Rewrite the rows below as a JSON list of strings, one string per line, with blank lines omitted. Leave the pictures out.

● RECORDS PROVIDED
— start —

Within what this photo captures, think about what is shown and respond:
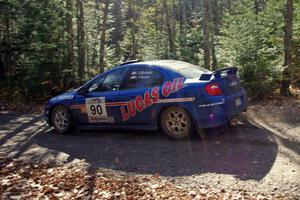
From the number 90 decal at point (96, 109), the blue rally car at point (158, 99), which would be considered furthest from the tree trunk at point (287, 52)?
the number 90 decal at point (96, 109)

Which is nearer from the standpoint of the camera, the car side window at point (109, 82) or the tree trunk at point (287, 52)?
the car side window at point (109, 82)

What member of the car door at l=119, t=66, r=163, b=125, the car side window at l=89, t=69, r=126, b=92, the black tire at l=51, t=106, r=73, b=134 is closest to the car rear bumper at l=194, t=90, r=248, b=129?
the car door at l=119, t=66, r=163, b=125

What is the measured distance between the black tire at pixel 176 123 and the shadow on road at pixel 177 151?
0.18 m

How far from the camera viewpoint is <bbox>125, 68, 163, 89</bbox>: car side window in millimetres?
7840

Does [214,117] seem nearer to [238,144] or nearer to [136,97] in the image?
[238,144]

— end —

● COMPLETE ANSWER
[
  "Within what this photo captures, think about what is shown and respond:",
  "From the number 90 decal at point (96, 109), the blue rally car at point (158, 99), which would be considered furthest from the tree trunk at point (287, 52)?",
  "the number 90 decal at point (96, 109)",
  "Which is nearer from the standpoint of the camera, the car side window at point (109, 82) or the tree trunk at point (287, 52)?",
  "the car side window at point (109, 82)",
  "What member of the car door at l=119, t=66, r=163, b=125, the car side window at l=89, t=69, r=126, b=92, the black tire at l=51, t=106, r=73, b=134 is closest to the car rear bumper at l=194, t=90, r=248, b=129?",
  "the car door at l=119, t=66, r=163, b=125",
  "What is the measured distance between the black tire at pixel 176 123 and the shadow on road at pixel 177 151?",
  "0.18 m",
  "How far from the camera viewpoint is <bbox>125, 68, 163, 89</bbox>: car side window in millimetres?",
  "7840",
  "Does [214,117] seem nearer to [238,144] or nearer to [136,97] in the image?",
  "[238,144]"
]